- [Source passage]
▼▼▼

BRIEF DESCRIPTION OF THE DRAWINGS

FIG. 1 shows an illustrative vehicle computing system;

FIG. 2 shows an illustrative example of an installation and report queuing process;

FIG. 3 shows an illustrative example of a queue transport process;

FIG. 4 shows an illustrative example of a data relay process; and

FIG. 5 shows an illustrative example of a queue data reception process.

DETAILED DESCRIPTION

As required, detailed embodiments are disclosed herein; however, it is to be understood that the disclosed embodiments are merely illustrative and may be incorporated in various and alternative forms. The figures are not necessarily to scale; some features may be exaggerated or minimized to show details of particular components. Therefore, specific structural and functional details disclosed herein are not to be interpreted as limiting, but merely as a representative basis for teaching one skilled in the art to variously employ the claimed subject matter.

FIG. 1 illustrates an example block topology for a vehicle based computing system 1 (VCS) for a vehicle 31. An example of such a vehicle-based computing system 1 is the SYNC system manufactured by THE FORD MOTOR COMPANY. A vehicle enabled with a vehicle-based computing system may contain a visual front end interface 4 located in the vehicle. The user may also be able to interact with the interface if it is provided, for example, with a touchscreen display. In another illustrative embodiment, the interaction occurs through button presses, spoken dialog system with automatic speech recognition, and speech synthesis.

In the illustrative embodiment 1 shown in FIG. 1, a processor 3 controls at least some portion of the operation of the vehicle-based computing system. Provided within the vehicle, the processor allows onboard processing of commands and routines. Further, the processor is connected to both non-persistent 5 and persistent storage 7. In this illustrative embodiment, the non-persistent storage is random access memory (RAM) and the persistent storage is a hard disk drive (HDD) or flash memory. In general, persistent (non-transitory) memory can include all forms of memory that maintain data when a computer or other device is powered down. These include, but are not limited to, HDDs, CDs, DVDs, magnetic tapes, solid state drives, portable USB drives and any other suitable form of persistent memory.

The processor is also provided with a number of different inputs allowing the user to interface with the processor. In this illustrative embodiment, a microphone 29, an auxiliary input 25 (for input 33), a USB input 23, a GPS input 24, screen 4, which may be a touchscreen display, and a BLUETOOTH input 15 are all provided. An input selector 51 is also provided, to allow a user to swap between various inputs. Input to both the microphone and the auxiliary connector is converted from analog to digital by a converter 27 before being passed to the processor. Although not shown, numerous vehicle components and auxiliary components in communication with the VCS may use a vehicle network (such as, but not limited to, a CAN bus) to pass data to and from the VCS (or components thereof).

▲▲▲

Outline labeling lines:

▼▼▼

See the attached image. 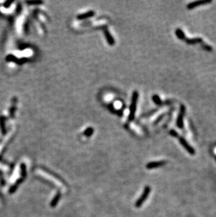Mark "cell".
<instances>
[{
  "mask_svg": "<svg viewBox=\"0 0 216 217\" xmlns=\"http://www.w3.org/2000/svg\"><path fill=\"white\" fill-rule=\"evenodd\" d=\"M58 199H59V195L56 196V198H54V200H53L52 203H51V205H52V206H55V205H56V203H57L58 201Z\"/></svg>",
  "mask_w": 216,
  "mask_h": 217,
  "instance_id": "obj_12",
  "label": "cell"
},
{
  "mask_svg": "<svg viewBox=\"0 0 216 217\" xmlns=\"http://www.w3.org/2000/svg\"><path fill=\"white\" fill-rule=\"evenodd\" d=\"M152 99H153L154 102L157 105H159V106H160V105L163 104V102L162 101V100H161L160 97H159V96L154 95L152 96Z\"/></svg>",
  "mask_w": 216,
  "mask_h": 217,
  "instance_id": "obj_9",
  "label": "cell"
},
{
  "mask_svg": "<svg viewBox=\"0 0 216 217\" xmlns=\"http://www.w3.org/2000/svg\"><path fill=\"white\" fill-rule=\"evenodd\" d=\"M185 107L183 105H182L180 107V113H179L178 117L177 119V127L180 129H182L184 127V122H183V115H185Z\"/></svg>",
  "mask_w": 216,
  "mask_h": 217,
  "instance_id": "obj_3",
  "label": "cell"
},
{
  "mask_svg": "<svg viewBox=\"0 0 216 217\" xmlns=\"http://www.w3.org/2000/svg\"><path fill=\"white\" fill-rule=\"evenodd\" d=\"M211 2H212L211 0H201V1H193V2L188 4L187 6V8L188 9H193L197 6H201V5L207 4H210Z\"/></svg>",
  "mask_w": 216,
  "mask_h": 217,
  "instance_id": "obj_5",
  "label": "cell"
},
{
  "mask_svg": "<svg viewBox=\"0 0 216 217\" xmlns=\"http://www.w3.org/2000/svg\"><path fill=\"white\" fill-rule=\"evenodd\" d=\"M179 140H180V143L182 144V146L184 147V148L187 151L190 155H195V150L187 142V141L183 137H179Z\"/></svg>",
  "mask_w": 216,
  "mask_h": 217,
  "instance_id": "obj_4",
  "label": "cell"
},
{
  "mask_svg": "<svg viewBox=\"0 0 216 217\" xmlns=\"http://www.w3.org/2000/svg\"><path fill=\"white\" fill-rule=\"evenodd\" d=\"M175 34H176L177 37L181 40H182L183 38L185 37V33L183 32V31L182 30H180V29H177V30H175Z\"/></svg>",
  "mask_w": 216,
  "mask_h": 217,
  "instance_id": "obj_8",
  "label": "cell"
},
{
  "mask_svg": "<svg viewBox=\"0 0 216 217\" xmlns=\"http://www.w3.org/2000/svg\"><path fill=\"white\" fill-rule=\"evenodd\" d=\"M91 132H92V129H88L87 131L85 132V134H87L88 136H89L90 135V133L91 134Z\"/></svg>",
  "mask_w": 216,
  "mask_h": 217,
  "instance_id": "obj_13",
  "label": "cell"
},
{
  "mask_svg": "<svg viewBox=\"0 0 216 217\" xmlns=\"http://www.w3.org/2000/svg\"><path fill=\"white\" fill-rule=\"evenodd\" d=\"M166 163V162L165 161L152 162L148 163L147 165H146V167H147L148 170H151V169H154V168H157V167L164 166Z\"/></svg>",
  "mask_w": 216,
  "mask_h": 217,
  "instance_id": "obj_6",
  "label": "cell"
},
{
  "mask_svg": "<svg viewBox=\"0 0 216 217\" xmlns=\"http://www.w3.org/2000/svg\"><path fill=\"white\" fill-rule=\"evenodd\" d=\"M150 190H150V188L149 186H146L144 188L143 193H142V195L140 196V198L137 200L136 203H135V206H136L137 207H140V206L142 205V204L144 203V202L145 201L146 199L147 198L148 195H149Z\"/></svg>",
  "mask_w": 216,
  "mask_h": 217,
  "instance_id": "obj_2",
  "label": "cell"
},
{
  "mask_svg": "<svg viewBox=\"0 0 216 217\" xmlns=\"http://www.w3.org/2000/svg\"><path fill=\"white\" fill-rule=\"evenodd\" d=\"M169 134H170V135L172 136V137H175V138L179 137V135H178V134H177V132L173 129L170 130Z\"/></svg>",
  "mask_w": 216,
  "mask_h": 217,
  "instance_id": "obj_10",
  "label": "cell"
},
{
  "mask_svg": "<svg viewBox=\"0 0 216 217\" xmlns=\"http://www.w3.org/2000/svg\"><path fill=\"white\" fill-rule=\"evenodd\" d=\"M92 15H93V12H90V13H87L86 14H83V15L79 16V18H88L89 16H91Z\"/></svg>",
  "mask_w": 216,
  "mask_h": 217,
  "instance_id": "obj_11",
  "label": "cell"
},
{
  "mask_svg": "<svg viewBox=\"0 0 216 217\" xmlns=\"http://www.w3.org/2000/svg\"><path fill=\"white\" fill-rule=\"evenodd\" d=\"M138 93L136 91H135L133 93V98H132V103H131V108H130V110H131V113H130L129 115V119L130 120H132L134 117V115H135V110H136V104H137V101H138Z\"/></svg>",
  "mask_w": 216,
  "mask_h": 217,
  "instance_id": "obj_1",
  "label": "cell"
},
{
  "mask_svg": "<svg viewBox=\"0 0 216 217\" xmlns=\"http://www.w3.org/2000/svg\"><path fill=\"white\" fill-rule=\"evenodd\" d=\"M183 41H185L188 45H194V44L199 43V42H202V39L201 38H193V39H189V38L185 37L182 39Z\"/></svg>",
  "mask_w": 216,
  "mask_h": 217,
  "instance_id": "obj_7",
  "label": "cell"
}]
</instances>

▲▲▲

- [What you will do]
A) In the vehicle computing system passage, what form does the non-persistent storage take in the illustrative embodiment?
B) Return the section of the vehicle computing system passage from "FIG. 1 shows" up to and including "data reception process.".

- [Outputs]
A) Random access memory (RAM).

B)
FIG. 1 shows an illustrative vehicle computing system;

FIG. 2 shows an illustrative example of an installation and report queuing process;

FIG. 3 shows an illustrative example of a queue transport process;

FIG. 4 shows an illustrative example of a data relay process; and

FIG. 5 shows an illustrative example of a queue data reception process.